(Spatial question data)
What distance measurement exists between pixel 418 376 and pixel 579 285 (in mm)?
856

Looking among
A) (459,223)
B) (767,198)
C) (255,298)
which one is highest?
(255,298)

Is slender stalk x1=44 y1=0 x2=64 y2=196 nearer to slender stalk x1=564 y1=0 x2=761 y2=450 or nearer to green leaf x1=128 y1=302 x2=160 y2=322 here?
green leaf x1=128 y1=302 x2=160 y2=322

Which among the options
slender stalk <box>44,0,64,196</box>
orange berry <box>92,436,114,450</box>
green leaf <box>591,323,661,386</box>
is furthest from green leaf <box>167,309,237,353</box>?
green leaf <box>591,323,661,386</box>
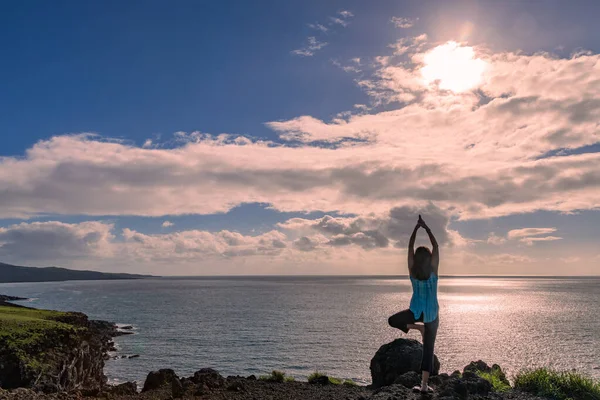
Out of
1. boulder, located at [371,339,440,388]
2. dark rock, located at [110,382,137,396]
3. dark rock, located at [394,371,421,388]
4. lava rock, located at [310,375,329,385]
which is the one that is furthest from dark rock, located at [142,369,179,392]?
boulder, located at [371,339,440,388]

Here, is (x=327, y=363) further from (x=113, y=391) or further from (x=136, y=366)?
(x=113, y=391)

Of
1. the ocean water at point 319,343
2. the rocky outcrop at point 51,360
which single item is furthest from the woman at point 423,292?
the ocean water at point 319,343

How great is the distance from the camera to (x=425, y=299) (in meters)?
11.0

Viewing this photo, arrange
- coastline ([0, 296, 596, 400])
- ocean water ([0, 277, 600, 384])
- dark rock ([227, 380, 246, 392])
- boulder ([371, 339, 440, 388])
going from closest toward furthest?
1. coastline ([0, 296, 596, 400])
2. dark rock ([227, 380, 246, 392])
3. boulder ([371, 339, 440, 388])
4. ocean water ([0, 277, 600, 384])

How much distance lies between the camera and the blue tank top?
36.2 ft

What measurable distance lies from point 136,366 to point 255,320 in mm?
43983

= PROBLEM =
Rewrite the stretch of the data above, from the line containing "Here, is (x=327, y=363)" through the end of the data, as a Markdown table with the columns No. and Line, giving each non-blank line its own numbered row and leaving out blank lines.

= EXERCISE OUTPUT =
| No. | Line |
|---|---|
| 1 | Here, is (x=327, y=363) further from (x=113, y=391) or further from (x=136, y=366)? |
| 2 | (x=113, y=391) |
| 3 | Of |
| 4 | 1. the ocean water at point 319,343 |
| 5 | 2. the rocky outcrop at point 51,360 |
| 6 | which single item is furthest from the woman at point 423,292? |
| 7 | the ocean water at point 319,343 |
| 8 | How great is the distance from the camera to (x=425, y=299) (in meters)? |
| 9 | 11.0 |
| 10 | Viewing this photo, arrange |
| 11 | - coastline ([0, 296, 596, 400]) |
| 12 | - ocean water ([0, 277, 600, 384]) |
| 13 | - dark rock ([227, 380, 246, 392]) |
| 14 | - boulder ([371, 339, 440, 388]) |
| 15 | going from closest toward furthest? |
| 16 | 1. coastline ([0, 296, 596, 400]) |
| 17 | 2. dark rock ([227, 380, 246, 392]) |
| 18 | 3. boulder ([371, 339, 440, 388]) |
| 19 | 4. ocean water ([0, 277, 600, 384]) |
| 20 | How much distance lies between the camera and the blue tank top? |
| 21 | 36.2 ft |
| 22 | What measurable distance lies from point 136,366 to point 255,320 in mm? |
| 23 | 43983 |